Why international law remains an illusion - And the prospect of a nation beyond sovereignty
So long as states control legal enforcement, international justice remains out of reach. Could a sovereign body of supranational law break the grip of Westphalia?

So long as the world remains steeped in the “Myth of Westphalia,” the longer international law will remain elusive to humanity. In America, each state has its own bar association certifying aspirants to practice law as licensed lawyers. The fact that no supranational bar association exists testifies to the fact of the abject lack of international law enforcement the world over.
A juris doctor alone specializing in much underserved areas like international criminal law often fails to satisfy admission criteria as special counsel at both the International Court of Justice and the International Criminal Court without credentialed bar certification of some tangible variety at the state, provincial or municipal level associated with a national government.
For those of us imagining a better world reformed by rule of supranational law, the disparity is abundantly obvious and comes crashing down to a weighty question of why.
Why cannot the International Criminal Court board certify international lawyers specializing in criminal, humanitarian and evidential law among others, as a natural countermeasure to the hegemony of nationalized justice.
Any proposed resolution is met with one inescapable fact. National sovereignty is inextricably tied to law enforcement mechanisms rendering the concept of international law overwhelmingly selective in nature.
National governments impose their own foreign policy imperatives on the distribution of international law.
Such an ongoing state of affairs cannot refute the obvious conclusion that as an enforceable concept, international law is inherently selective in nature. It might as well remain illusory so long as certain nations like the United States and Russia refuse to recognize let alone acknowledge supranational organs of international justice.
To explore this worldwide disparity turned depression of international law, several questions come to mind.
Can the belief in absolute state sovereignty, known as Westphalianism, be countered using Westphalian principles?
Can supranational bodies like the International Criminal Court and International Court of Justice be combined to form one sovereign body as an actual participant in the adjudication and enforcement of international law?
What traditional state alliances would such a proposed body of supranational sovereignty require in order to maintain its integrity without risk of getting deposed by hegemonic state actors like the United States, Russia or Israel?
The spirit of both questions seeks to imagine a tangible alternative where the concept of supranational law enforcement can stake a separate claim to state sovereignty using the rights of nations as its highest right of existential defense.
The very proposition of a sovereign body based on international law enforcement challenges the very idea of what a nation is in the first place.
This begs another question, what is a nation beyond that of an idea or shared set of ideals? After all, the United States and the former Soviet Union are human experiments rooted in the power of ideas that transformed into standing nations turned competing superpowers.

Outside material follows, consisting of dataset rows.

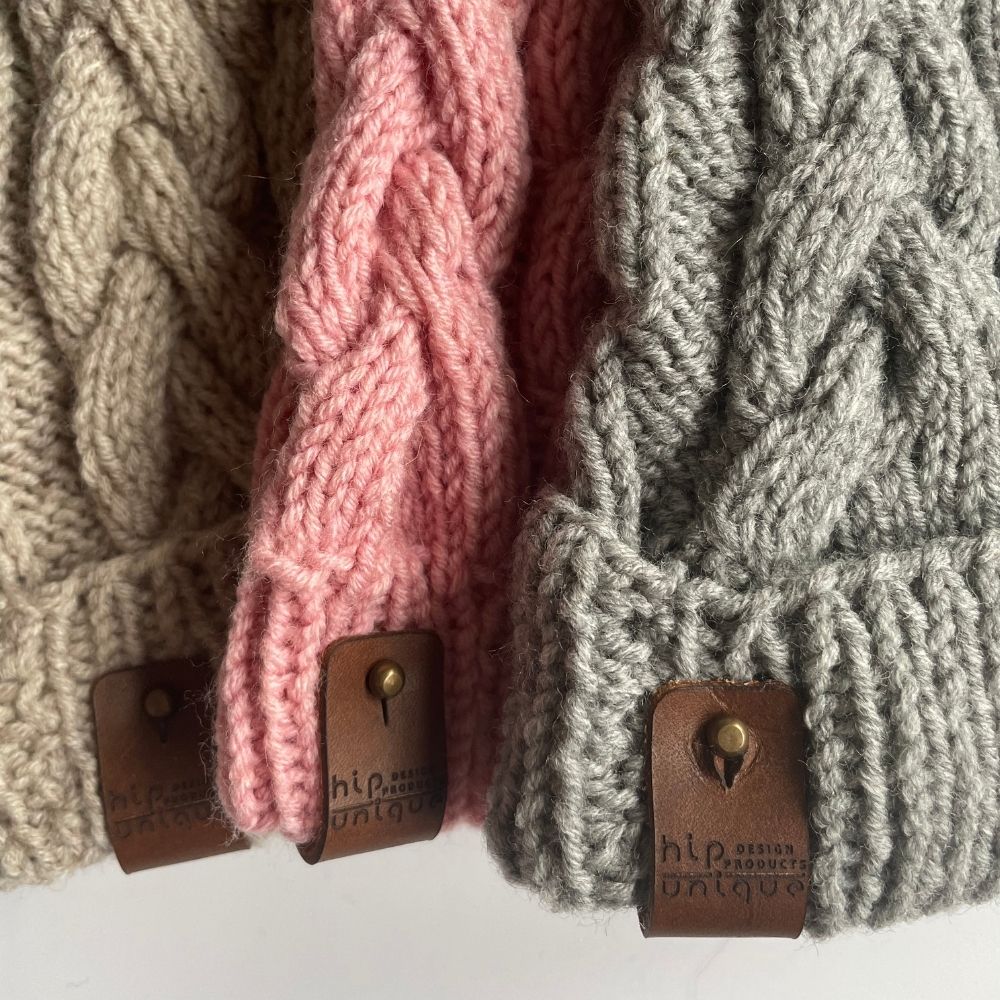 Knitted Handmade Pink Hat -GISELLE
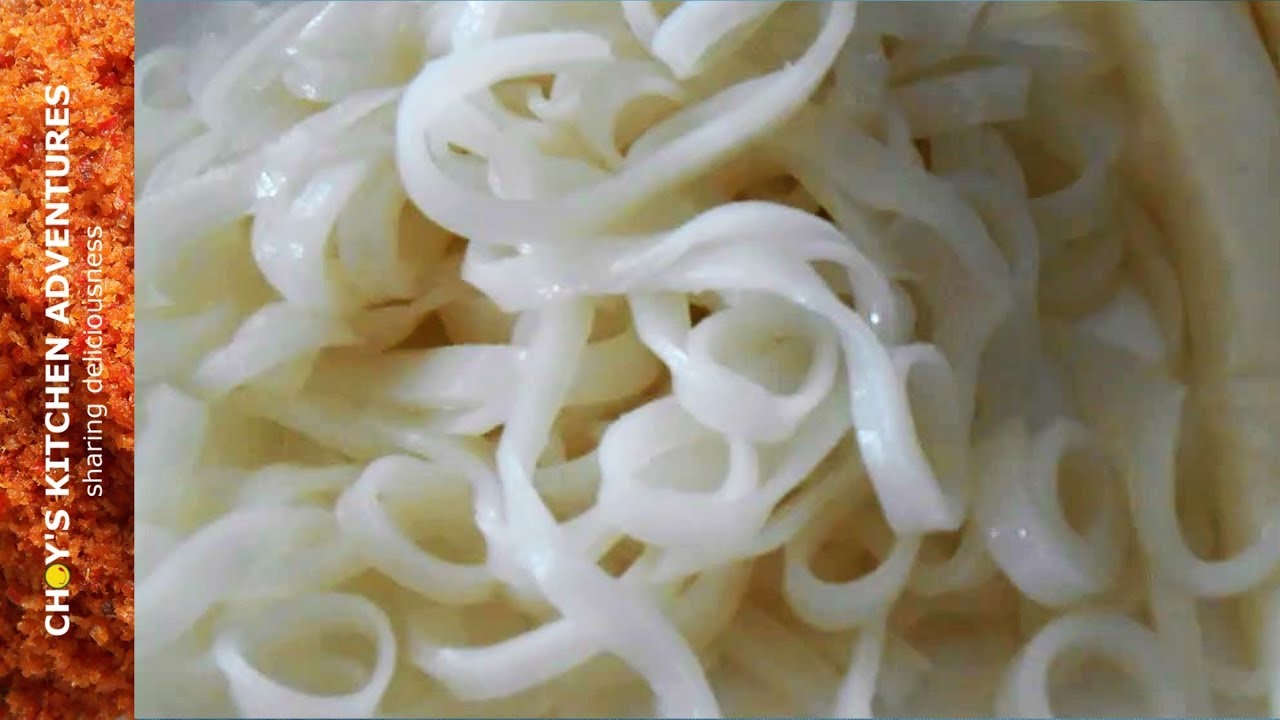 Home-made Rice Noodles (河粉做法) ⭐️⭐️⭐️⭐️⭐️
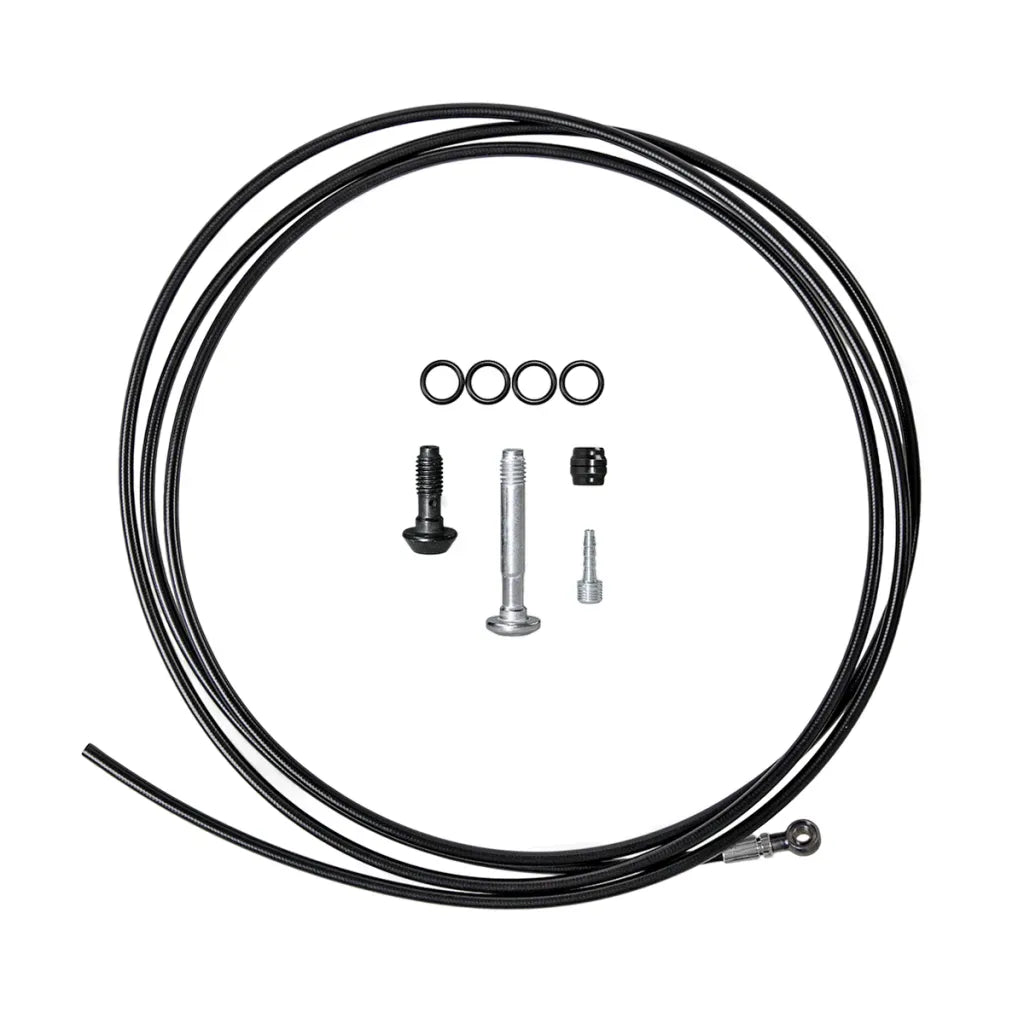 Magura Disc Brake Hose MT4/MT5/MT6/MT7/MT8 2500mm Svart - Bremseslange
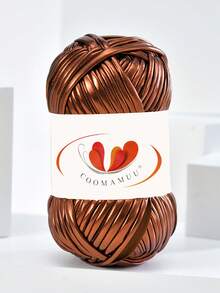 Metal Texture Cloth Line Personalized Wool DIY Woven Bag Wallet Luminous Bright Leather Material - Multicolor - View 16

Is it therefore truly that unfathomable or unconscionable to entertain the notion of a nation founded on the adjudication and enforcement of international law with the support of diplomatic alliances with national governments?
Some of the smallest nations in the world like the Vatican, the proposed Sovereign State of the Bektashi Order, and the Sovereign Military Order of Malta are not ethnostate projects.
On the contrary, each one exemplifies vast histories of existential purpose in living national states to better continue their work. At 13,500 members, the Sovereign Military Order of Malta (SMOM) is widely recognized as a humanitarian outreach organization resembling the American Peace Corps.
The SMOM enjoys observer status at the United Nations operating 133 diplomatic missions worldwide with traditional sovereignty relegated almost entirely to one administrative building in Rome.
It is in this conceptual corollary where micronationalism is used to achieve supranational results. What seems like conceptual irony when prosecuting the meaning of nationhood can possibly hold the best defense and application of supranational law via proactive diplomacy with standing national governments.
Perhaps humanity’s best hope turned blueprint for the fair and equitable distribution of international law will be had when bodies of supranational law adopt sovereign nationhood status under the condition the proposed nation in question is afforded permanent observer status at the United Nations Security Council with vetoing power.
That principle must be enshrined as its highest existential principle to state sovereignty to match the power of the permanent five members of the Security Council as potentially one of the surest mechanisms to guarantee its reform.
Once achieved, the greatest challenge will emerge in protecting the sovereignty and integrity of such a state as the world’s undisputed harbinger of international law, justice, and order from the traditional hegemony and interference of each permanent five member.